Das Beschaffungsvorhaben „Sea 1000“ ist das teuerste Rüstungsbeschaffungsvorhaben Australiens. Erste Budgets wurden im Mai 2012 freigegeben. In den ersten Jahren ging es um die Definition der technischen Anforderungen, die zu einer Ausschreibung führte, an der sich vier Hersteller/Nationen beteiligten. Neben der siegreichen französischen Naval Group (seinerzeit DCNS) bewarben sich auch Schweden und Japan, letztere mit U-Booten der Sōryū-Klasse, der vierte Wettbewerber war Deutschland mit der U-Boot-Klasse 214. Am 26. Mai 2016 wurde die Auswahl der auch Shortfin Barracuda genannten französischen U-Boote durch den australischen Premierminister Malcolm Turnbull bekanntgegeben. Die deutsche wehrtechnische Industrie war zumindest als Unterauftragnehmer an Bord, da die bremische Atlas Elektronik 2021 den Entwicklungsauftrag für die Bugsonar-Basis erhielt.[3] Die Australier bestanden auf dem Verzicht eines atomaren Antriebes.[4]

Der Auftrag für die erste Entwicklungsphase wurde am 5. März 2019 unterzeichnet.[5]

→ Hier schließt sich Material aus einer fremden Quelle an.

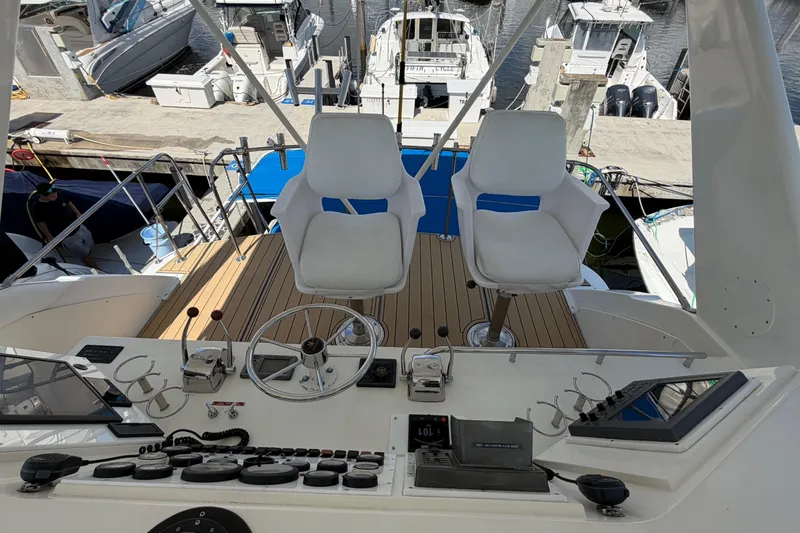 Slide: The Image of 1986 Bertram 46 Convertible yacht helm with dual seats and control panel at marina. - 70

Im September 2021 wurde bekannt, dass Großbritannien und die USA Australien den Zugang zu Nukleartechnologie gewähren wollen, um einer angeblichen chinesischen Bedrohung entgegenzuwirken. Dazu soll die australische Marine nun doch mit Atom-U-Booten anstelle nicht-nuklear angetriebener Boote ausgestattet werden. Australien kündigte daraufhin den 56-Milliarden-Euro-Vertrag mit Frankreich, worauf die französische Regierung unter Präsident Emmanuel Macron erbost kurzfristig ihre Botschafter aus den Vereinigten Staaten und Australien nach Frankreich zurückrief. Der französische Außenminister Jean-Yves Le Drian nannte das Verhalten der beiden Staaten einen "Stich in den Rücken".[6][7][8]

Technik

Die Boote wären eine konventionell angetriebene Variante der französischen Suffren-Klasse, die sogenannte Shortfin-Barracuda-Klasse der Naval Group, gewesen.